Satellite Observations of Sea Level Change: What have we learned?
Nerem, R. Steven
University of Colorado, UNITED STATES
With the launch of TOPEX/Poseidon (T/P) in 1992 and the subsequent launch of Jason-1 (2001) and Jason-2 (2008), we now have a precise 20-year continuous record of sea level change. Two more developments fundamentally improved our capability to study the causes of sea level change: the launch of the GRACE satellite gravity mission in 2002 and the establishment of the Argo network of profiling floats shortly thereafter. Together, satellite altimetry, satellite gravity, and in situ measurements have provided unprecedented insight into the magnitude, spatial variability, and causes of present-day sea level change. When compared to the historical record of sea level change from the tide gauge network, the satellite record can be placed in context. The rate of sea level change observed during the altimeter era is roughly double the long-term rate observed by the tide gauges, but the causes of this are still being investigated. The satellite measurements also give a perspective on the spatial variability of sea level change not possible with only tide gauge measurements, and this has led to increased understanding of the spatial variability of sea level change and how it evolves over time.

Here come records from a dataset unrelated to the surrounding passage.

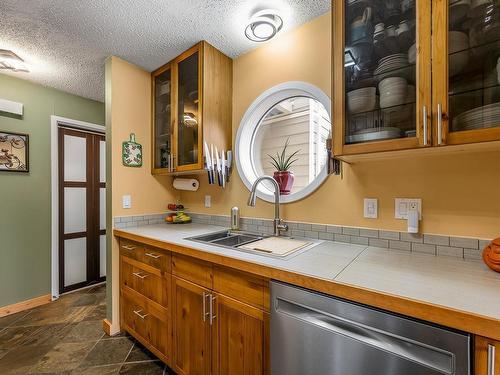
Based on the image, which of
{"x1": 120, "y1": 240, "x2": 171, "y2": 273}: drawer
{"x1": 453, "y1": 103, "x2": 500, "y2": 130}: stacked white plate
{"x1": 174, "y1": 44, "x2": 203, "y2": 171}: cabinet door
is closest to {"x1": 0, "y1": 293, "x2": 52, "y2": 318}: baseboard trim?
{"x1": 120, "y1": 240, "x2": 171, "y2": 273}: drawer

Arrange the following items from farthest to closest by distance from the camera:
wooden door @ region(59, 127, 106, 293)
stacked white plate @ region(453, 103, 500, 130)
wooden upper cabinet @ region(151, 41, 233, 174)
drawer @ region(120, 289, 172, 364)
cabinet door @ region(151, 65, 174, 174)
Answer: wooden door @ region(59, 127, 106, 293)
cabinet door @ region(151, 65, 174, 174)
wooden upper cabinet @ region(151, 41, 233, 174)
drawer @ region(120, 289, 172, 364)
stacked white plate @ region(453, 103, 500, 130)

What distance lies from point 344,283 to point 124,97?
227cm

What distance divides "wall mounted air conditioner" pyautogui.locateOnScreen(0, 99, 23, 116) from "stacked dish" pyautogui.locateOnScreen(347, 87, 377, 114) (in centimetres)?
310

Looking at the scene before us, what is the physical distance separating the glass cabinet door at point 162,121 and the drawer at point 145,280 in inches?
35.4

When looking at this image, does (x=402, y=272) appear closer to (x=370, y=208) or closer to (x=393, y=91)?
(x=370, y=208)

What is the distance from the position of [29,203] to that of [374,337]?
3.25 metres

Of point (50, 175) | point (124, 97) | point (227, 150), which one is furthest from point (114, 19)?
point (50, 175)

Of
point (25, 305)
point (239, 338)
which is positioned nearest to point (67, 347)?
point (25, 305)

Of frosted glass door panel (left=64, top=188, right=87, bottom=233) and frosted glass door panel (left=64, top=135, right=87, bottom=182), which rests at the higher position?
frosted glass door panel (left=64, top=135, right=87, bottom=182)

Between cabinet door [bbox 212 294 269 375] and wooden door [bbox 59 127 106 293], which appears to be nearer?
cabinet door [bbox 212 294 269 375]

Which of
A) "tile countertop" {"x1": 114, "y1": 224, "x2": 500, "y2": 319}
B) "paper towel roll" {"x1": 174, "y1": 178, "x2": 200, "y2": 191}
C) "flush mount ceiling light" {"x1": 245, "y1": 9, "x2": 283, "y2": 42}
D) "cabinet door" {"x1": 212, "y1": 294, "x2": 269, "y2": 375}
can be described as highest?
"flush mount ceiling light" {"x1": 245, "y1": 9, "x2": 283, "y2": 42}

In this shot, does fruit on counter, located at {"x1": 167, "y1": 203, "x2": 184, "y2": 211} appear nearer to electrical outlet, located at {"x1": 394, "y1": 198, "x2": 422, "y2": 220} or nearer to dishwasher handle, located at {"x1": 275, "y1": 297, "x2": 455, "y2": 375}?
dishwasher handle, located at {"x1": 275, "y1": 297, "x2": 455, "y2": 375}

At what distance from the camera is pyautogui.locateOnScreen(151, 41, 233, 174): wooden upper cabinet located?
1853 mm

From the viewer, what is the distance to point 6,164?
7.57 feet
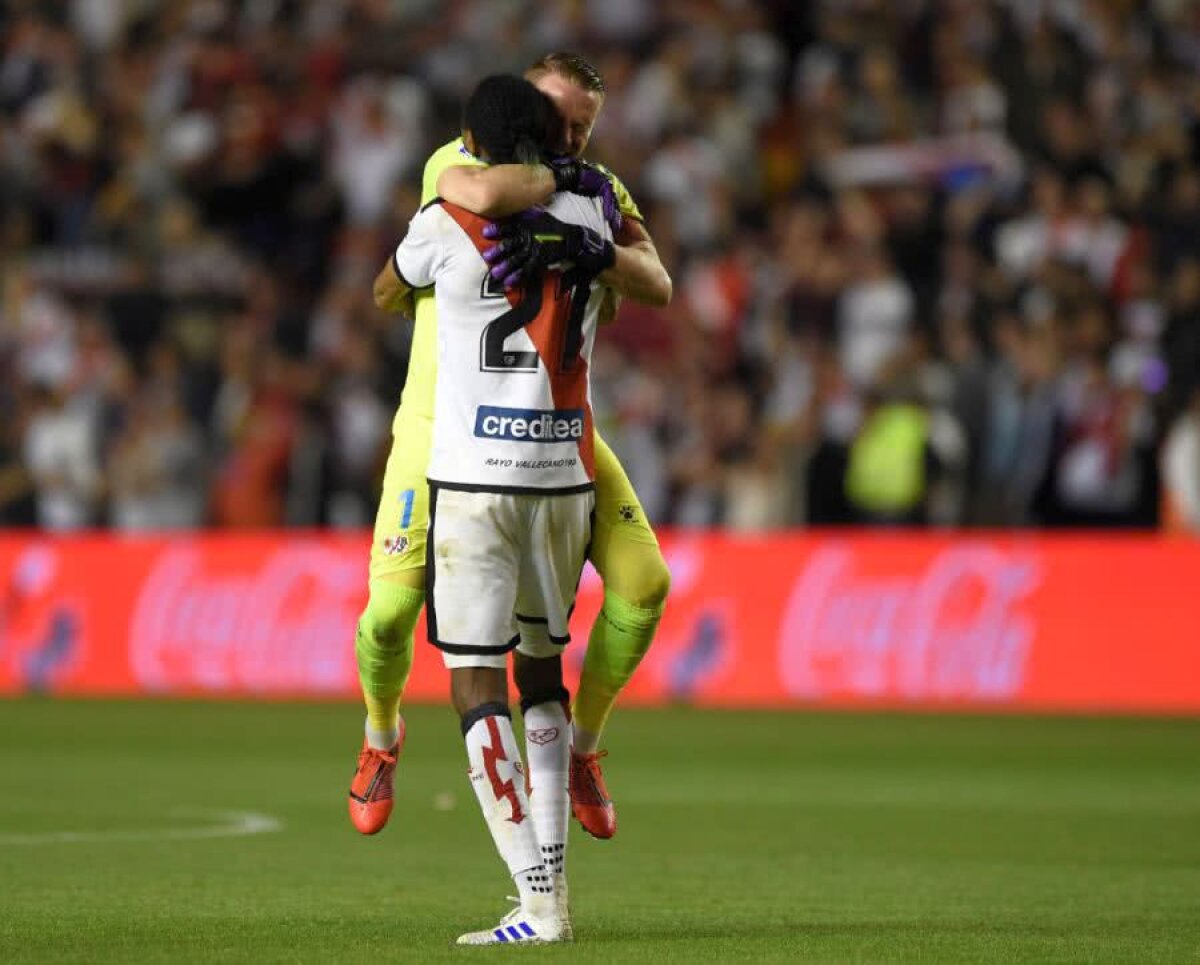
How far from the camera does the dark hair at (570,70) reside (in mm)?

The three measurement systems close the sea level budget within their error bars, i.e., total sea level measured by satellite altimetry equals the ocean mass change measured by GRACE plus the thermosteric sea level change measured by the Argo network. The recent advances in our understanding of sea level change due to the satellite measurements will be reviewed and future research will be discussed. These are powerful tools for understanding sea level change and it is imperative that they be continued.